# Chris Christensen White on White



## CharismaticMillie (Jun 16, 2010)

I have used plenty of whitening shampoos (Pro-Line and Les Pooch) and have diluted and not diluted with good results and without turning Tiger blue/purple. That said, I have a sample bottle of CC White on White and I was thinking of using it before Tiger's show this weekend. (GULP) I read the bottle and it says "do NOT dilute". This is contrary to what most people have told me...that you can turn your dog blue/purple if you don't dilute.

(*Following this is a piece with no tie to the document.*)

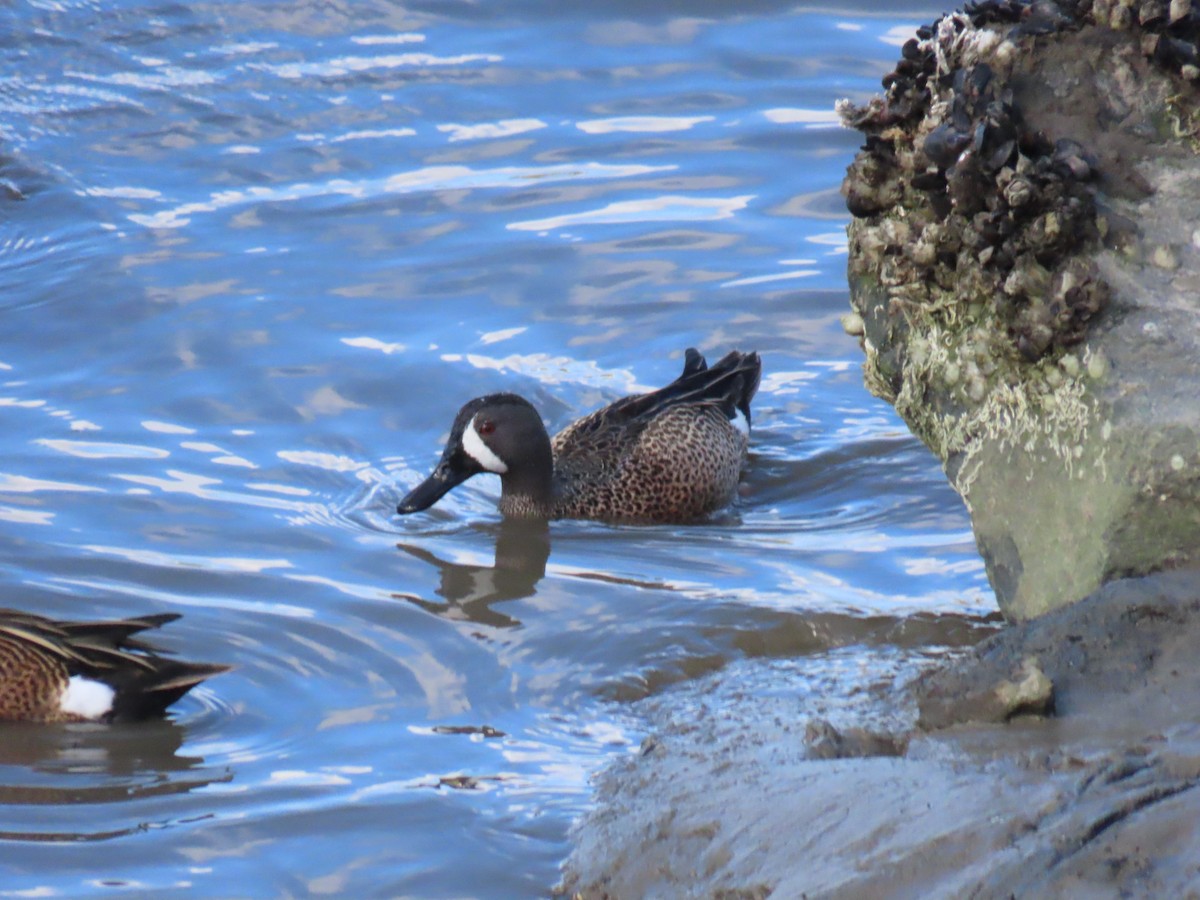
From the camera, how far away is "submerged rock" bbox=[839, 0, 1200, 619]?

So, white poodle owners, what do YOU do??


----------



## Olie (Oct 10, 2009)

I've used it not diluted and it did not change his color other than nice, white and shiny. I just made sure that I had him very saturated with water. I've done this a couple of times now and its a great shampoo. It leaves a nice fullness to the coat too. Will you use conditioner after?


----------



## Lilah+Jasper (May 13, 2010)

Olie said:


> I've used it not diluted and it did not change his color other than nice, white and shiny. I just made sure that I had him very saturated with water. I've done this a couple of times now and its a great shampoo.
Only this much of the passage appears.